Sun Yaotian nefesini tuttu ve Su Hao’ya baktı. Yoldan geçen tüm öğrenciler bu garip sahnenin ortaya çıkışını izlemek için durmuşlardı. Burada neler oluyordu? Dövüş sanatları salonundaki son savaştan sonra, ikisi uzun zamandır çatışmamıştı! Böyle bir sahne bir kez daha büyük bir kalabalığı kendine çekti.
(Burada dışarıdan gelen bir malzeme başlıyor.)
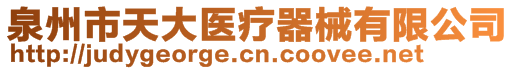 泉州市天大醫(yī)療器械有限公司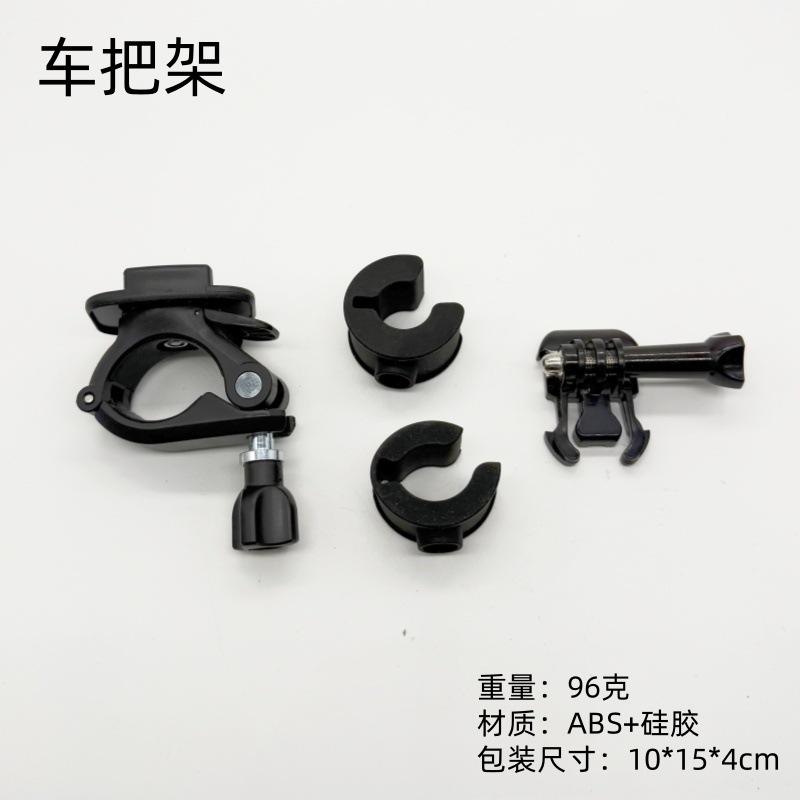 Base móvil para abrazadera de tubo redondo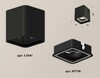 Миниатюра фото комплект потолочного светильника ambrella light techno spot xc (c7841, n7716) xs7841020 | 220svet.ru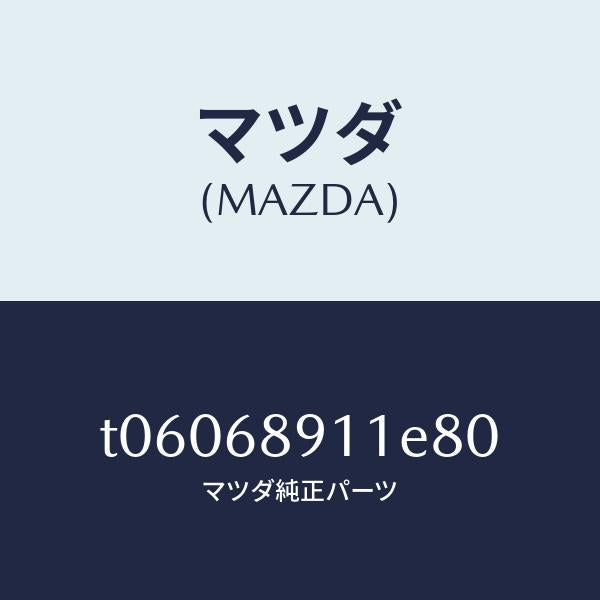 マツダ(MAZDA)ウエルト(R)シーミング/マツダ純正部品/T06068911E80(T060-68-911E8)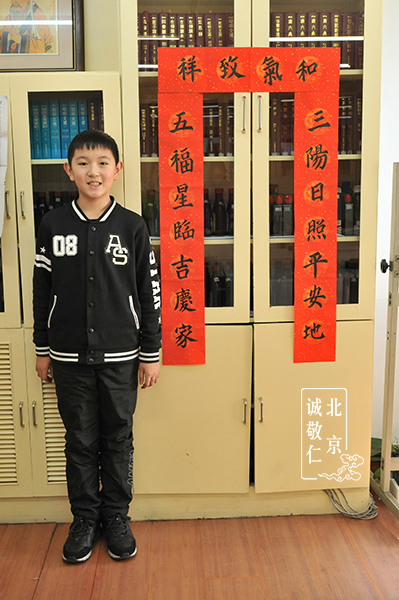 孫同學(xué) 11歲 四年五個月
Gümüş bir ışık parladı. Su Hao, Zhou Wang’ın kalabalığın içinde durduğunu fark etti, yüzünde kayıtsız bir ifadeyle. Tavuk sürüsündeki bir turna kuşu gibi, kendini umursamıyor gibi bir duruma büründü. Yine de gözleri bu yöne kilitlenmişti.
Bu adam…
Su Hao’nun nutku tutulmuştu.
Sun Yaotian’ın ifadesine bakarak, Su Hao adım adım öne çıktı. Tam olarak Sun Yaotian’ın önünde dururken, böyle bir sahne kalabalığı gerçekten tedirgin etti. Bu ikisi bir kavgaya girmezdi, değil mi?
“Bana meydan okumak mı istiyorsun?” Su Hao gelişigüzel bir şekilde Sun Yaotian’a baktı.
“Evet!” Sun Yaotian başını kaldırdı. Kırmızı gözlerle Su Hao’ya bakarak, “Seni bir kez olsun adil ve dürüst bir savaşa davet etmek istiyorum!”
“Savaş simülasyonu binası mı?” Su Hao kaşını kaldırdı.
“Hayır, eğitim alanı! Bir savaş simülasyonu değil, gerçek bir savaş istiyorum!” Sun Yaotian dişlerini gıcırdattı ve gözleri eşi benzeri görülmemiş bir deliliği gözler önüne serdi.
Çevredeki kalabalık bir kargaşa içindeydi!
Gerçek bir savaş!
Son derece tehlikeliydi. Ayrıca, Sun Yaotian’ın Su Hao’yu yenemeyeceği oldukça açıktı. Yeteneği güçlü olmasına rağmen, yetenek doğrudan gücü temsil etmiyordu. Su Hao’nun yeteneği ne olursa olsun, şu anki gücü kesinlikle buradaki herkesten öndeydi. Sun Yaotian dayak yemeye mi çalışıyordu?
Su Hao, Sun Yaotian’ın ifadesine baktı. Birdenbire gülümsedi ve omzunu okşadı, “Tekrarlayıcılar tarafından gönderilen gizli bir köstebek misin?”
“Hı?”
Sun Yaotian ne yapacağını şaşırmıştı. Ne demek istedi?